За каждым кедром, за каждой сосной 6 гл

 

Глава 6
К чаю Елизавета подала ещё и пирожки. Настоящие, жареные, с брусникой! Поразительно. Откуда такое царское угощение?
- От повара. Не волнуйся. Не потребует за это с нас ничего, - разъяснила она. - Да и нечем ему - требовать.
- То есть как это - нечем?
Елизавета, понизив голос, рассказала, что повар, такой же, как и мы, осуждённый, переведён к нам из другого, мужского лагеря, где "ссученые" зэки требовали приносить им дополнительную пайку и отомстили ему за непокорность:  отрубили повару большой палец правой руки и... гениталии.

- Так что ешь, Шура, спокойно. Повар добрый человек, тогда тебе пирожки прислал от чистого сердца. Да только теперь раскаивается, что сделал это при всех. И вон оно чем для тебя затем обернулось...

Пирожки были просто отменные. Кажется, никогда вкусней ничего не ела. В нашей сельской хате даже печь не разжигали порой - топить было нечем. Ещё в тридцатые годы, когда я малой совсем была, в хату зашли четверо в кожанках, с наганами - коммуняки, как их прозывали люди, и забрали все, что было. И глечики, и глиняную посуду, всю одежду и обувь. А отца первый раз тогда арестовали. Мы не знали за что. И отец не знал. Многих тогда мужиков арестовывали и они исчезли. Наш отец возвращался. Потом его снова арестовали. А уже в сороковом когда забрали, то тогда все - с концами.

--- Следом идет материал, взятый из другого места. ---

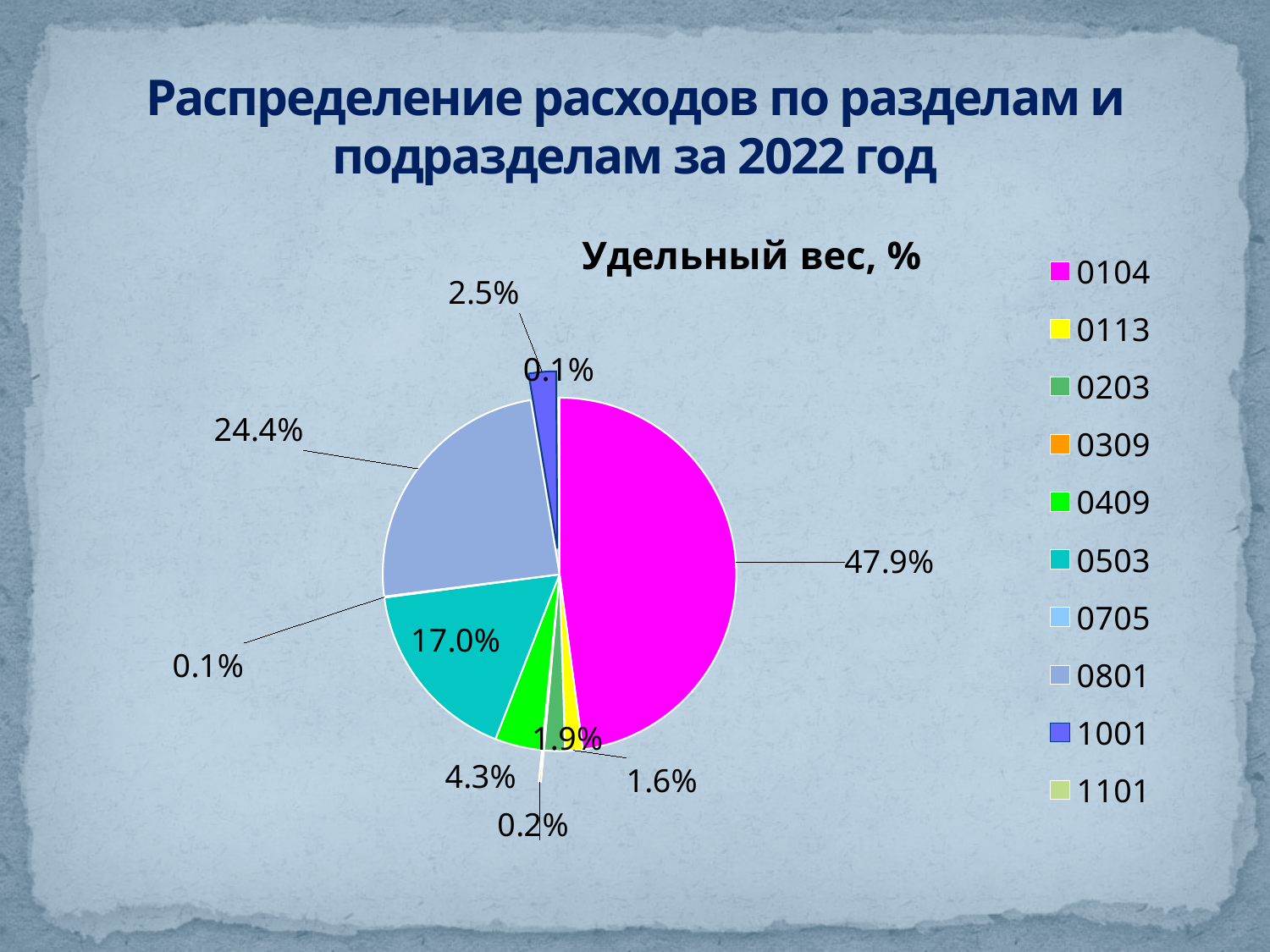
What is the value for 0801 in the pie chart? 24.4% What is the value for 0104 in the pie chart? 47.9% Which is larger, the value for 0503 or the value for 0801? 0801 What kind of chart is shown on the slide? Pie chart What is the value for 0409 in the pie chart? 4.3% What is the value for 0503 in the pie chart? 17.0% What is the difference between the values for 0801 and 0503? 7.4% What is the title of the chart? Удельный вес, % What is the difference between the values for 0104 and 0801? 23.5% What is the value for 1001 in the pie chart? 2.5% How many categories does the legend of the pie chart list? 10 Which category has the largest slice of the pie chart? 0104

Но мы, дети, даже и не сильно грустили. Потому что отец наш был лихим заводилой. И мы его почти не видели. Кроме как сапоги шить, отец еще славился как мастер по гармошке. Какие б голодные дни в селе не было, а праздники народ не отменял. То сватовство, то свадьба, то похороны. Да, и похороны были праздником. Вначале, для приличия, бабы отпевали покойника, поплачут, повоют, потом откуда-то - из потайных потребов - достают самогон и сало - и начинают гнать долой журбу* (укр. - печаль), то есть радоваться, что покойник  отмучился и перестал мучить других. И коренилось сельское веселье на нашем отце - гармонисте и рифмаче. Он сочинял куплеты и частушки на ходу. Этим и славился. Сапоги для рынка отец мастерил днем, а вечерами и до ночи пел по всем окрестным селам. Любили его страшно. И всюду звали.

Частушки отец сочинял и про жизнь. И про селян. И про советскую власть. И все с жестким юмором. Не щадил никого. Мол, какие же вы покорные, казаки да казачки, прогнулись перед советской властью, коммуняками, предали свою вольную жизнь, стали из хозяев земли голью перекатной, рабами, нищими. Вас ограбили советы, все ваши земли, коров, лошадей отняли, в колхозы погнали, и вы спрятались под бабьи юбки и  гнете в колхозе спину за миску похлебки и трудодни.

Народ слушал частушки про себя и смеялся, и горько плакал, и хором подпевал. А как-то заявился отец с гармошкой в сельсовет в  одежде ряженного: на голове козлиные рога, ленточки праздничные, тулуп вывернут наизнанку и, блея по козлиному, совершил низкий поклон перед председателем сельсовета:

- Просили батько і мати завітати до нас на весілля, бєєєє!

Вот после того визита отца вскоре и забрали. А потом и расстреляли. Да только я не сильно тогда оплакивала его уход. Боялась страх как отца. Он как-то сильно побил меня. Позвал обедать, а я не хотела. Сильно избил. За что? Почему отец так поступил? Он должен защищать меня, свою кровинушку, свою маленькую дочь. Да что теперь о том говорить... Земля ему, бедному, пухом.

А после его ареста, в хате совсем стало и холодно, и голодно. Печь топили редко. И ели редко. На улицу не выходили - только в туалет. Босиком. В любую погоду. Обувь то всю забрали коммунисты - те, что в кожанках и с наганами.